An attendant had barely helped him out of the palanquin when Ye Shu was already walking quickly toward the hall, not waiting for anyone to hold an umbrella for him.

Jin Wang was lying on the small couch directly opposite the hall's entrance.

Seeing Ye Shu return, he smiled at him gently. "Where did you go? I've been waiting nearly two hours."

The snow outside had been falling heavily. Ye Shu had only walked those few steps, and he was already covered in it. The snow melted quickly in the hall's warmth, and his fox fur was damp on the surface. Against his pale face, it made for a rather disheveled picture.

"What's wrong?" The smile in Jin Wang's eyes dimmed a fraction. He gave an instruction: "What are you all standing around for — help Young Master change out of those clothes and bring a bowl of ginger soup."

Before the attendants could obey, Ye Shu crossed the room in quick strides, bent down, and held Jin Wang tightly.

— "You performed too well those years.

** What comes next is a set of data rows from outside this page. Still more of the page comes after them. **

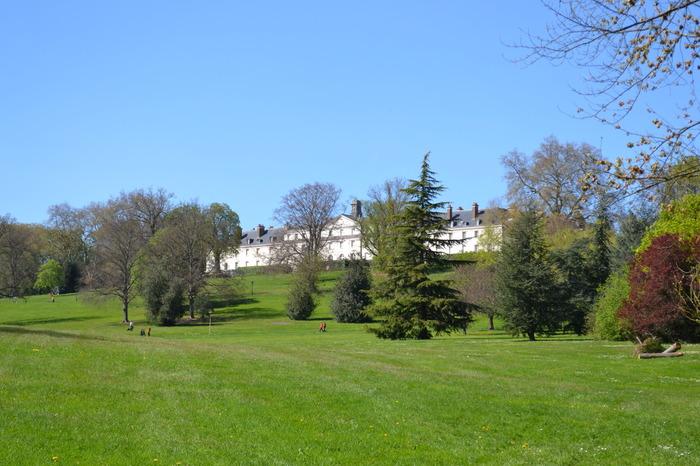 Journées du patrimoine 2018 - Visite guidée du parc de la Verrerie
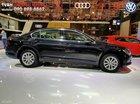 Bán Volkswagen Passat Comfort Xanh - Ưu đãi lớn nhất 1/2019, hỗ trợ mua xe giá tốt, trả góp 80%/ Hotline: 090.898.8862
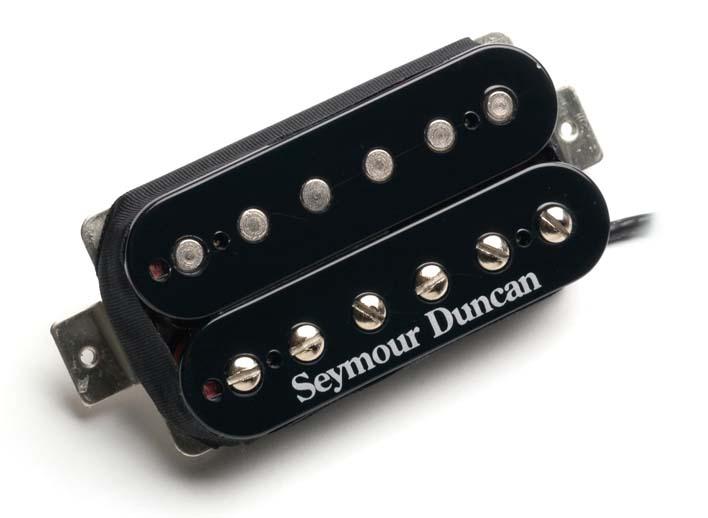 seymour duncan sh 11 custom custom humbucker pickup black. Black Bedroom Furniture Sets. Home Design Ideas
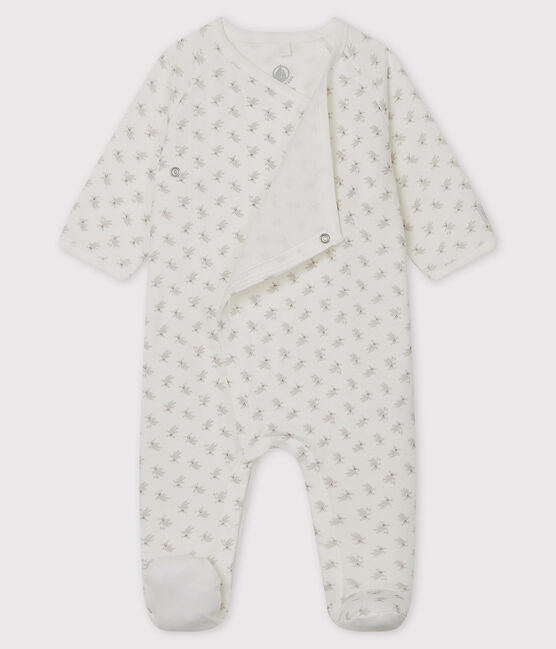 Babies' Bunny Tube Knit Sleepsuit Marshmallow white / Multico white
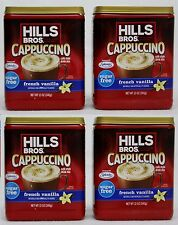 4 Hills Bros FRENCH VANILLA SUGAR FREE Iced Cappuccino Drink Mix 12 oz each can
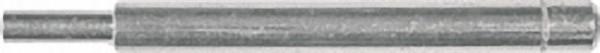 REMS Kernbohrzubehör Setzeisen für Einschlaganker M 12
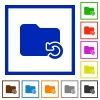 Undo folder operation framed flat icons - Set of color square framed Undo folder operation flat icons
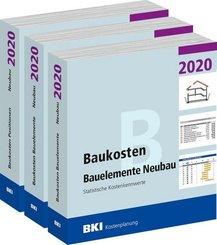 BKI Baukosten Gebäude, Positionen und Bauelemente Neubau 2020 - Teil 1-3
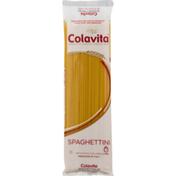 Colavita Spaghettini Pasta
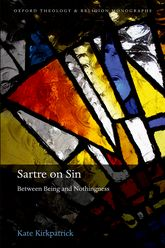 Sartre on Sin: Between Being and Nothingness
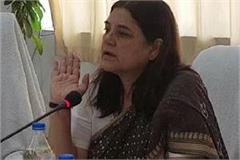 maneka gandhi bursting on sugarcane farmers said why do you plant sugarcane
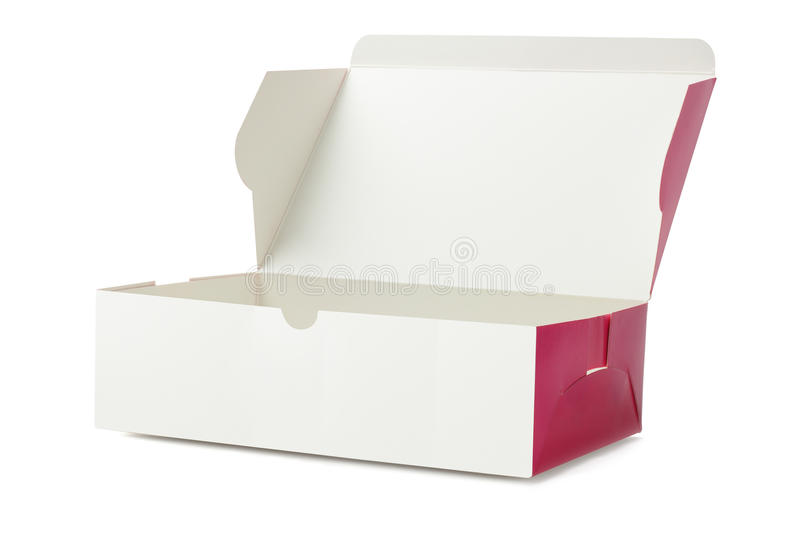 Takeaway Cake Box. On White Background stock images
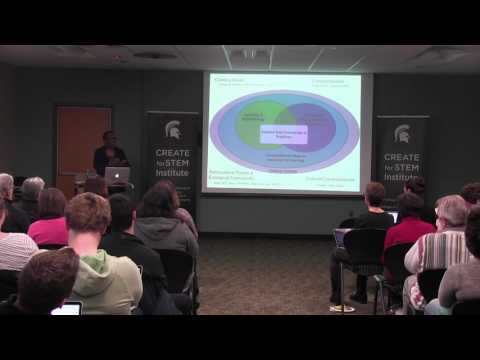 Equity and pedagogy within constructionist learning environments: Paula Hooper (Northwestern U)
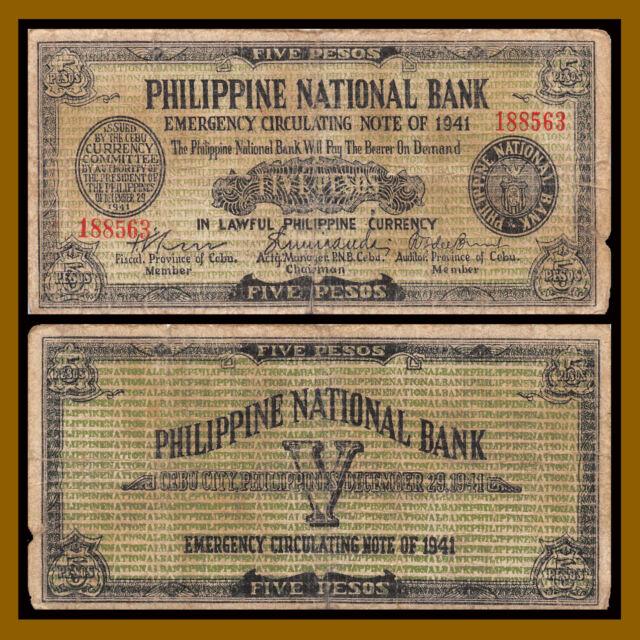 Philippines 5 Pesos, 1941 P-S216 Emergency Notes WW II CEBU Circulated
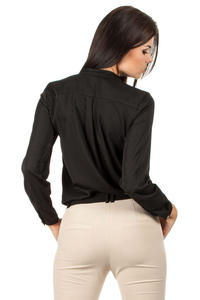 Black Medici Collar Silky Feel Shirt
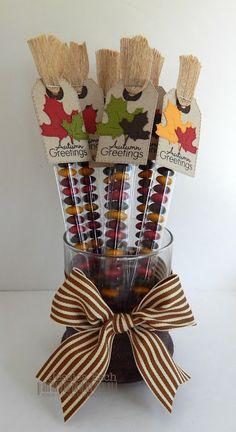 Chick-n-Scrap: Halloween and Fall Candy Sticks. Fall Craft Fairs, Craft Show Ideas, Fall Crafts, Holiday Crafts, Halloween Cards, Halloween Treats, Fall Halloween, Candy Crafts, Paper Crafts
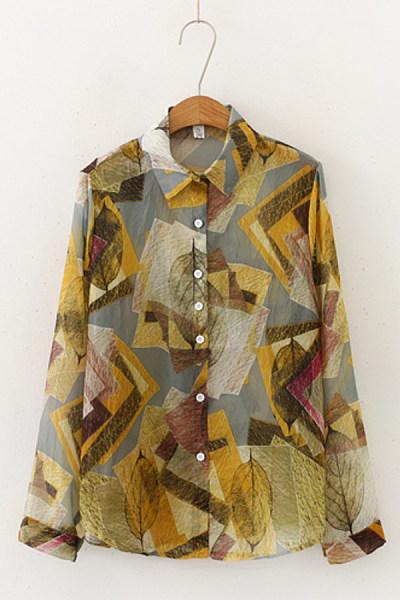 Ladies A Lapel Long Sleeve Printed Blouse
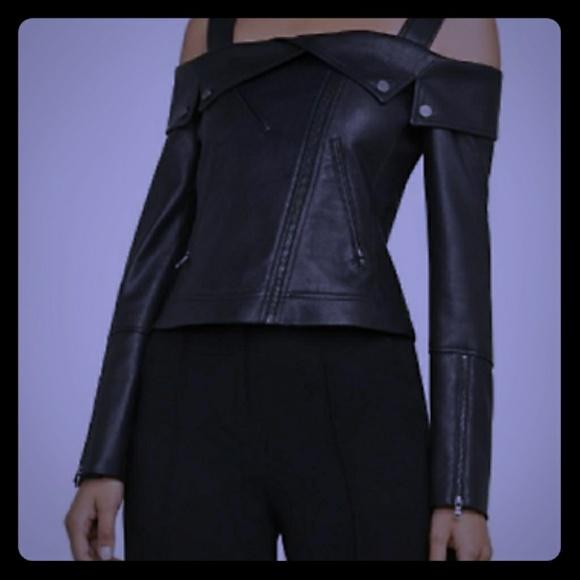 2871c5a24bd56 BCBGMaxAzria Jackets & Coats | Bcbg Maxazaria Clyde Faux Leather ...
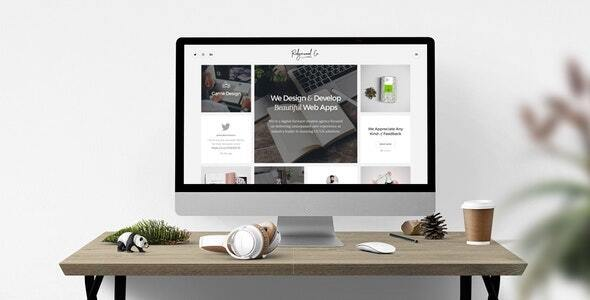 Ridgewood – Creative Agency Drupal Theme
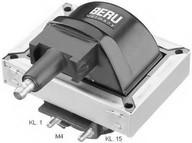 Bobina de inductie BERU ZS251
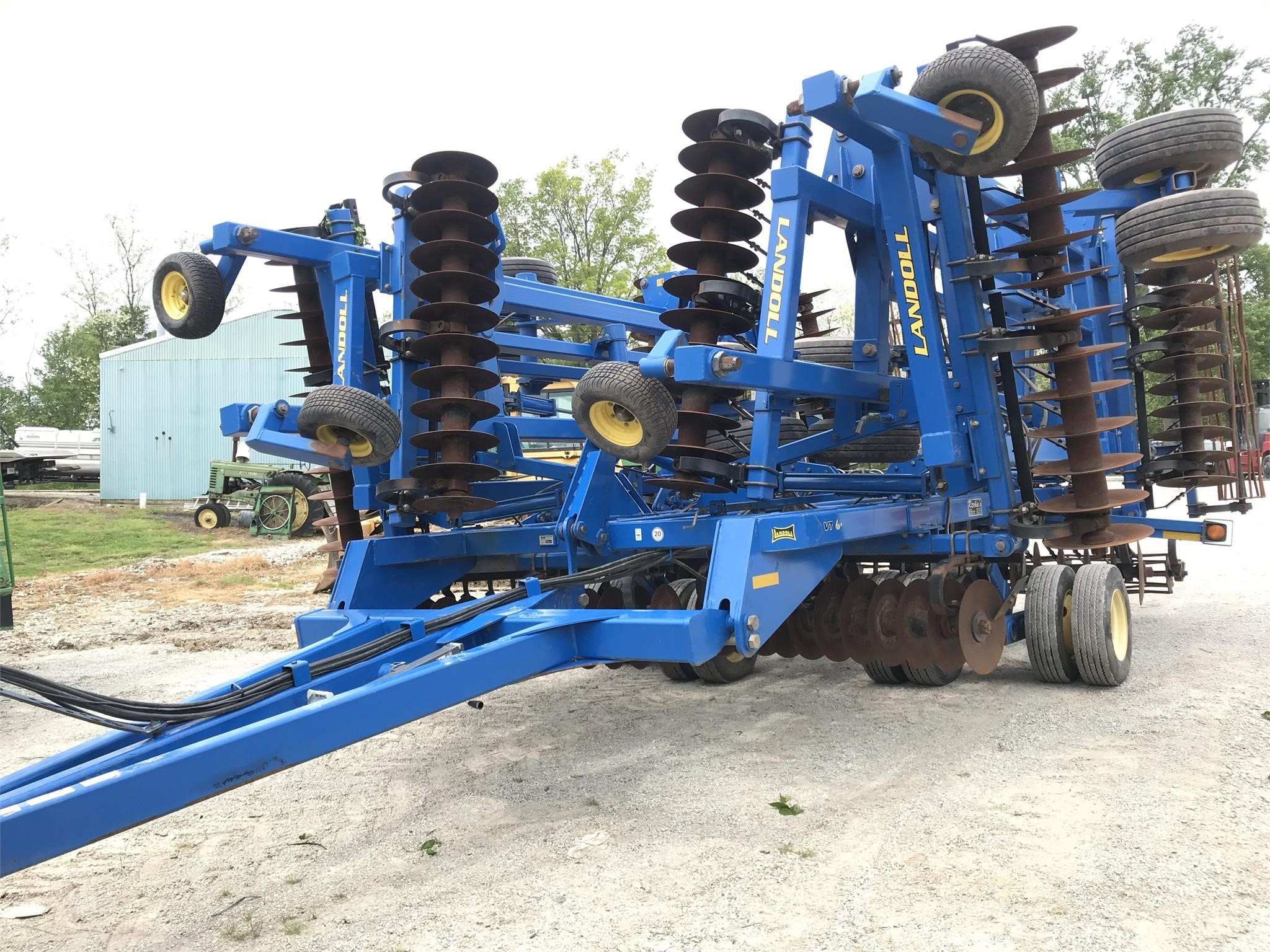 2012 Landoll 7450 VT Plus Vertical Tillage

Jin Wang could not face the shadow of 'your' betrayal and his own hand in killing 'you'."

— "He developed a profound psychological deviation and became a true tyrant — completely, utterly unhinged."

— "On the night he returned to the palace after his campaigns, Jin Wang set fire to the cold palace, and in the end… perished in the flames."

Ye Shu's body trembled faintly. The force of the embrace was enough to almost press against Jin Wang's wound.

Jin Wang naturally sensed something was wrong. His voice softened. "What happened?"

Ye Shu said in a muffled voice: "…I'm sorry."

I'm sorry for leaving you back then.

I'm sorry for deceiving you all this time.

I'm sorry for being so hesitant before, making you suffer so much.

Tears slid down his face. Jin Wang's shoulder grew damp before long.

Ye Shu closed his eyes and said quietly again: "I'm sorry."